If you want to sample Alabama’s unique style of barbecue there’s good news and bad news. The good news is your closest source for deep Dixie’s distinctive mayo-based white BBQ sauce is no longer in Alabama. The bad news is Moe’s is still a bit of a hike, in St. George, Kansas, just east of Manhattan. Moe’s is a casual chain that’s been listed as one of the better multi-state BBQ empires in several national rankings.
Imo’s returns to KCK
Provel paradise has returned to Kansas City. Imo’s is the St. Louis favorite known for its specialty cheese blend and fried raviolis. Kansas City had an Imo’s location in Westport until 2016, when it unexpectedly closed, leaving the central city without the cross-state fave. Lucas Commodore, whose parents have owned the south Overland Park location since 2004, will be opening a new location on Rainbow Boulevard in KCK this fall.
“We may focus on curbside and carryout initially, with delivery and limited dining to follow,” Commodore says.
“This location has been in the works for a long time,” he says. “Especially right now, when every dollar counts and the consumers are thinking through every time they go out to eat in public.”
Commodore and his family are grateful to be able to open when so many businesses are going through a hard time.
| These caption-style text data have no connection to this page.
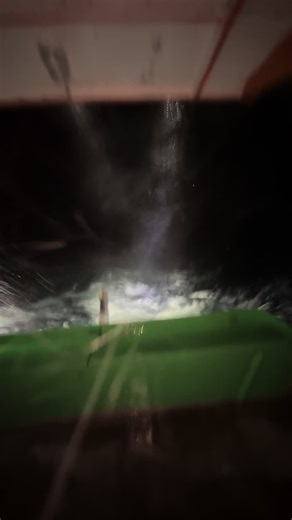 Aventuras no Mar: Reflexões e Risadas de Pescador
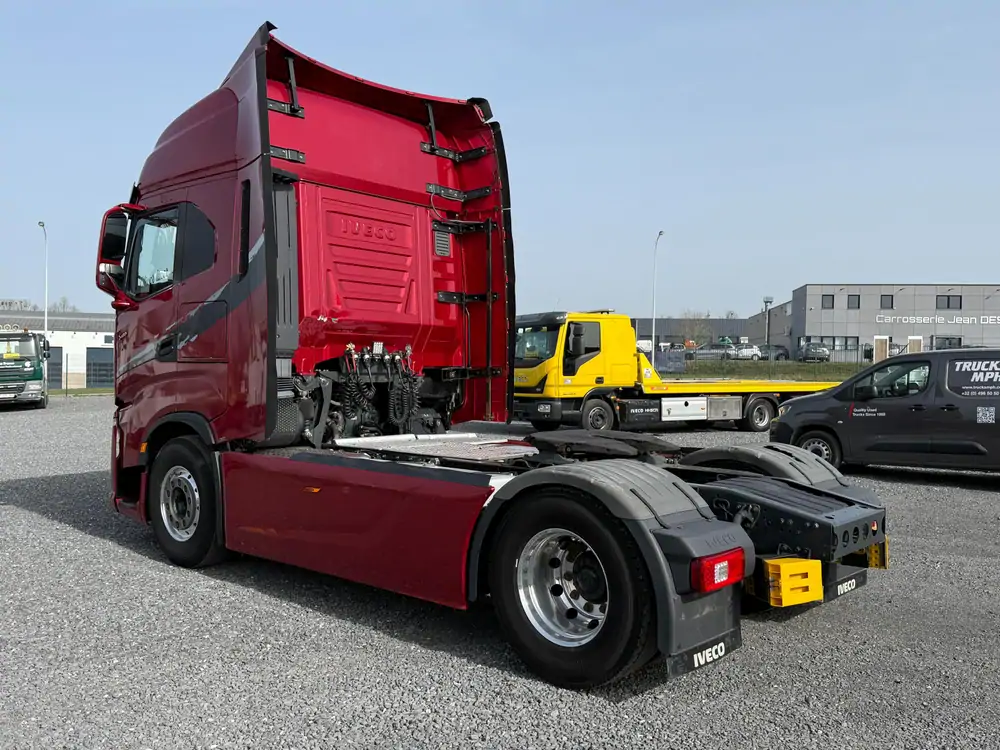 Used Iveco S-WAY AS440ST/P Automatic 3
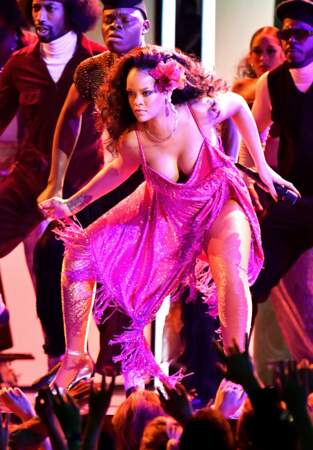 Cheveux longs ondulés ornés d'une large fleur, Rihanna resplendit sur la scène des Grammy Awards 2018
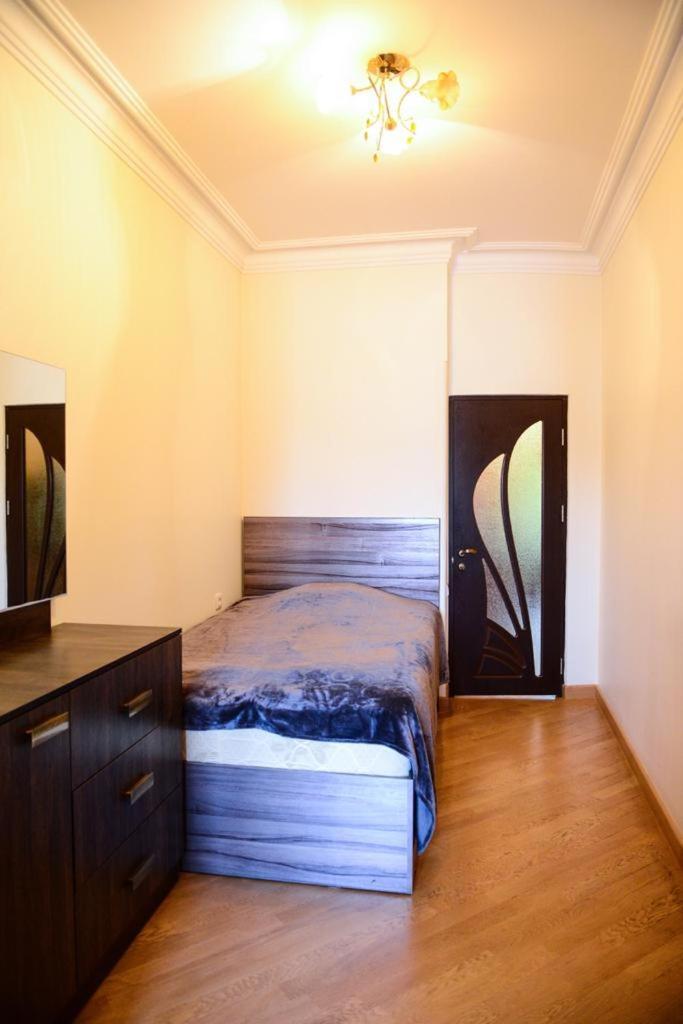 Josefin Apartment Yerevan Exterior photo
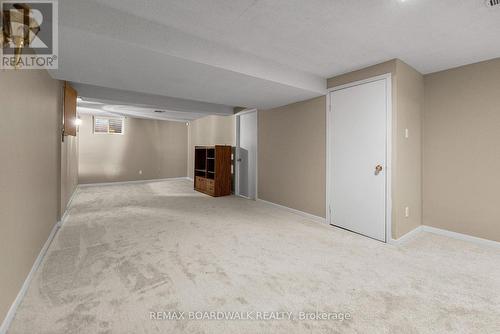 Lots of room in this bonus room - 402 Sandhamn Private, Ottawa, ON - Indoor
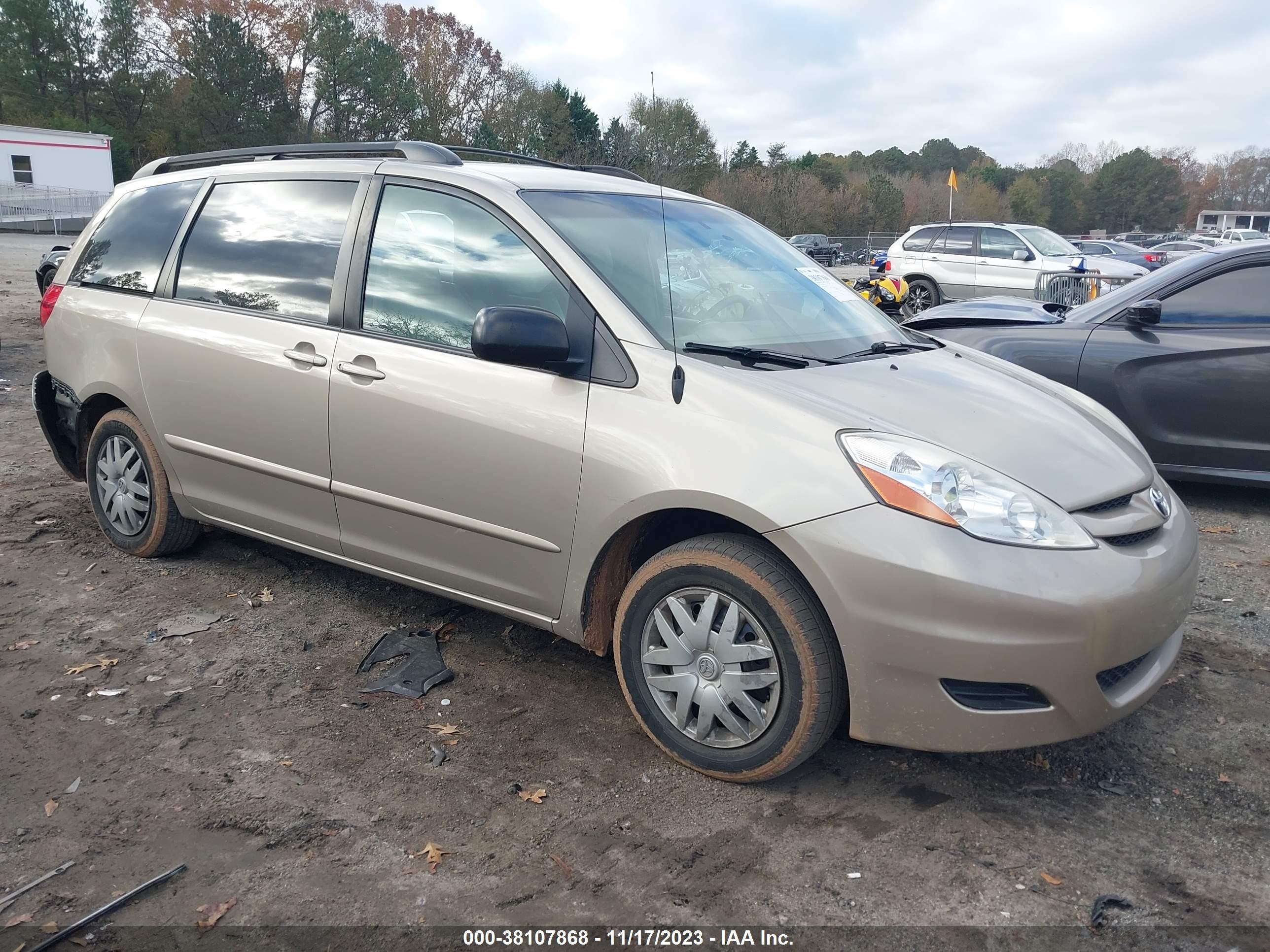 TOYOTA SIENNA 2008 5tdzk23c38s120936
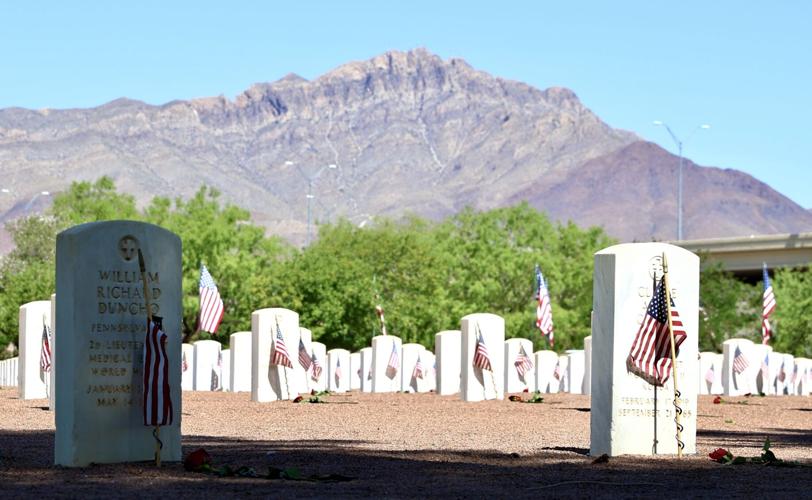 Memorial Day ceremony honors fallen soldiers at Fort Bliss | Local ...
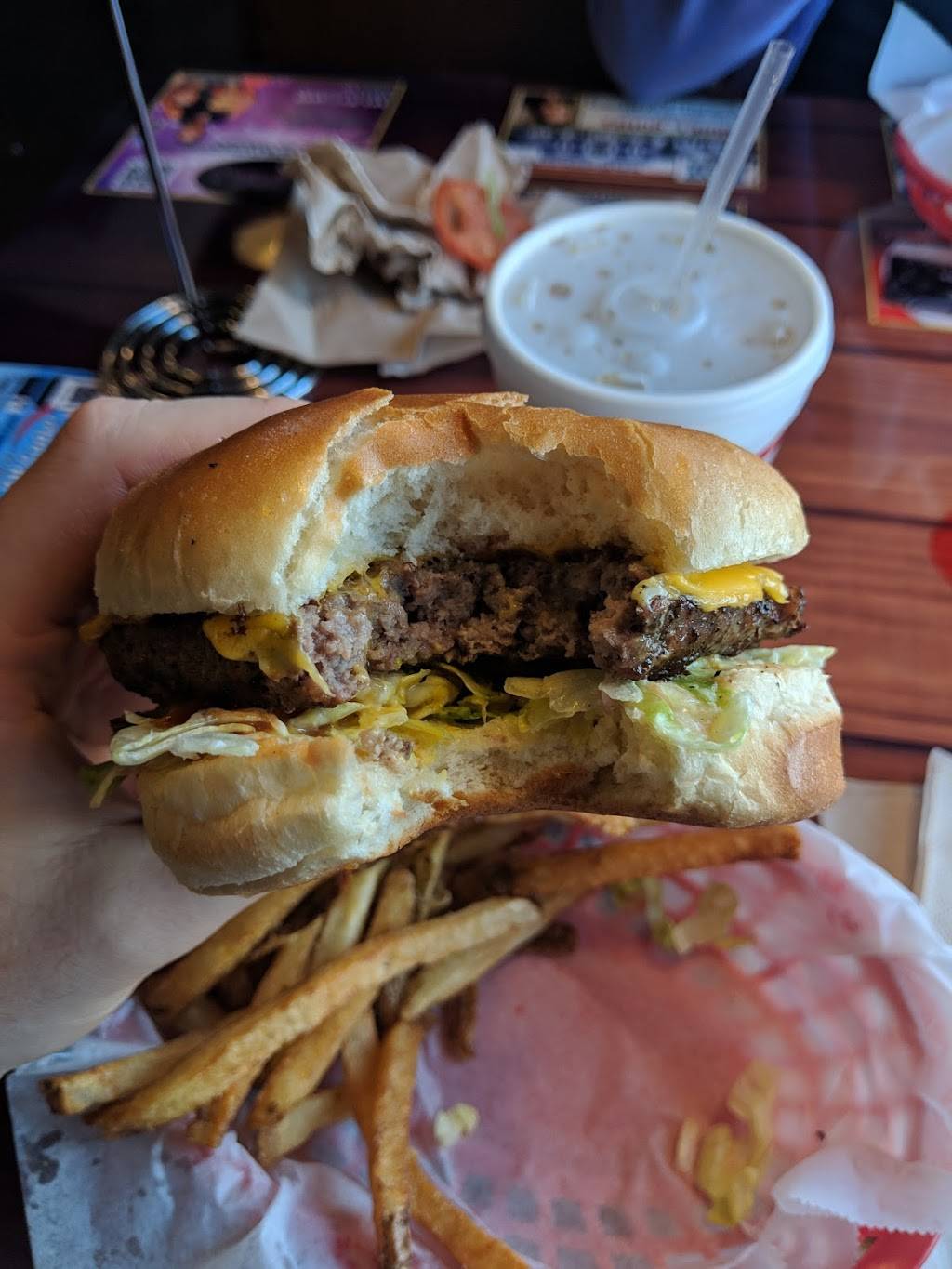 Fosters Grille | restaurant | 2975 Shasho Pl, Waldorf, MD 20603, USA | 3013749474 OR +1 301-374-9474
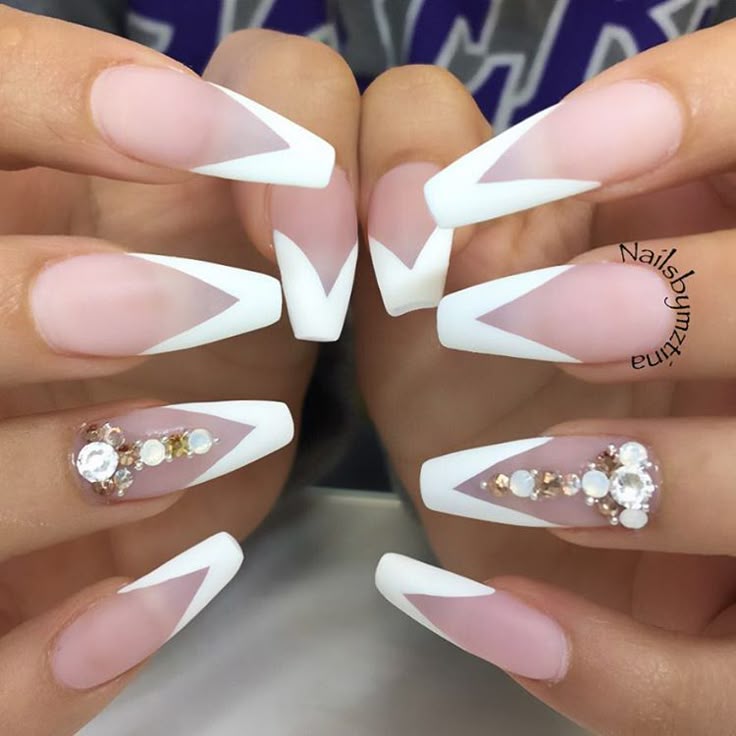 White Matte V French Long Coffin Nails #nail #nailart
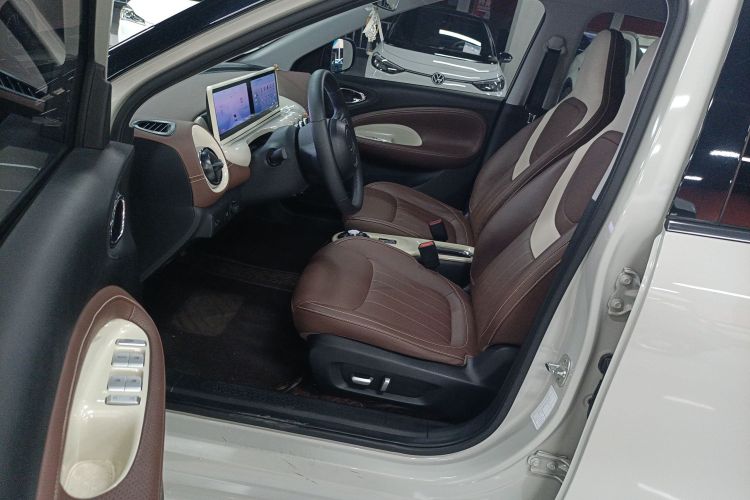 五菱汽车 五菱缤果 2023款 333km 灵犀互联+款局部细节19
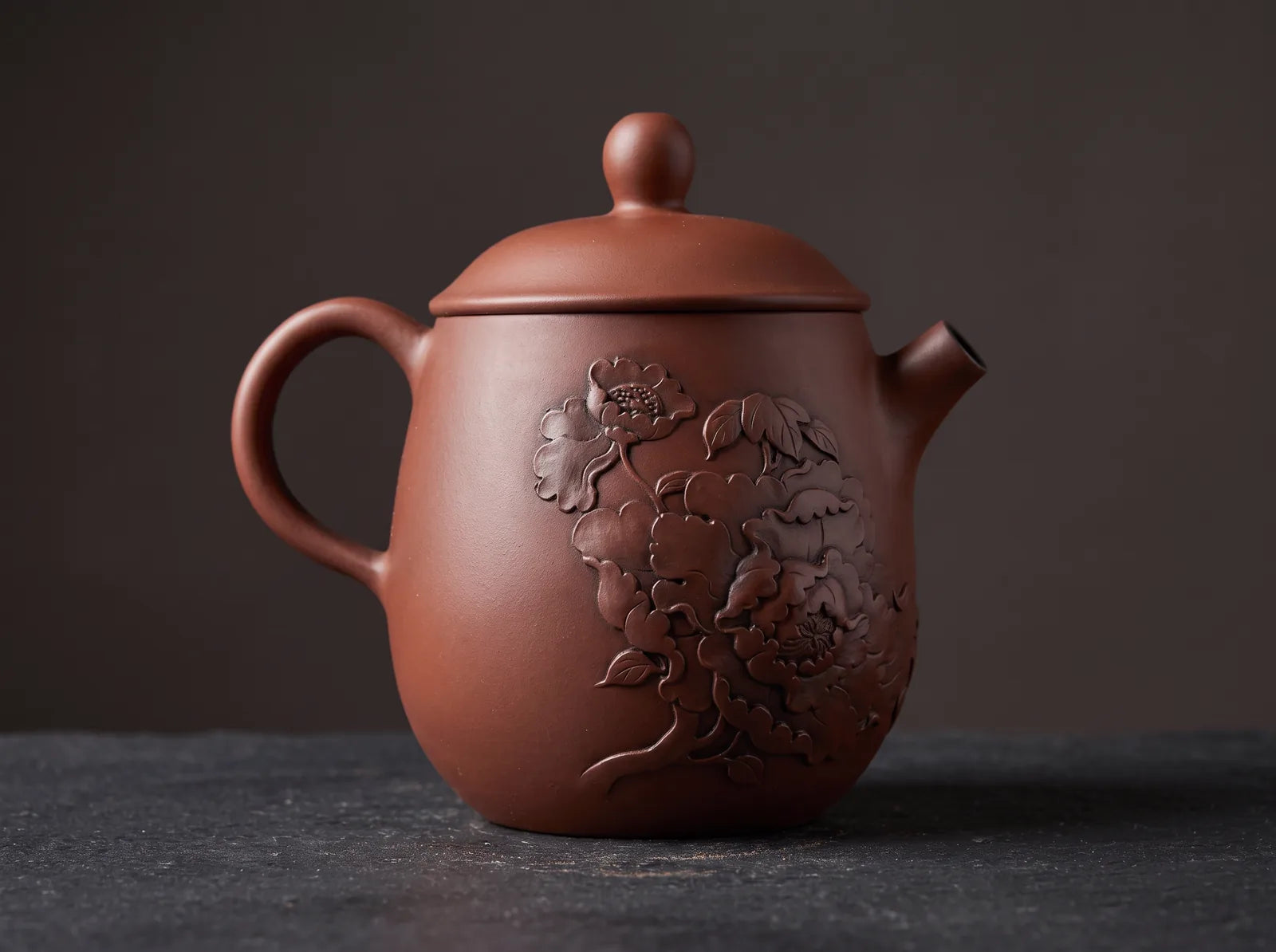 The form of this Jianshui teapot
“We feel lucky that in a year where so many other businesses are closing or failing or struggling, our one store has got along quite well and we are able to open a second one,” Commodore says. “But we don’t want to take anything for granted.”
Lost and Found
Johnson County has another new brewery. Lost Evenings in Lenexa was influenced by British pubs and is housed in a large, open space. The brewery opened in late June in the Westchester Shopping Center and is owned by longtime homebrewer Patrick Davis and his wife Heather. Along with the very European no tipping model, the tap list at Lost Evenings leans heavily on British pub favorites like mild, stout and brown ale.
KC’s carryout chicken game just got a little more spicy with the arrival of The Post Chicken & Beer on Country Club Plaza. The spinoff from Jax Fish House, where the KC location is housed for now, boasts all-natural birds that are brined for hours before being fried up nice and crispy. That chicken also comes as a pot pie for chilly fall nights. Some of the Southern side offerings include biscuits, collards, hush puppies, Dijon-fennel cider slaw and cornbread.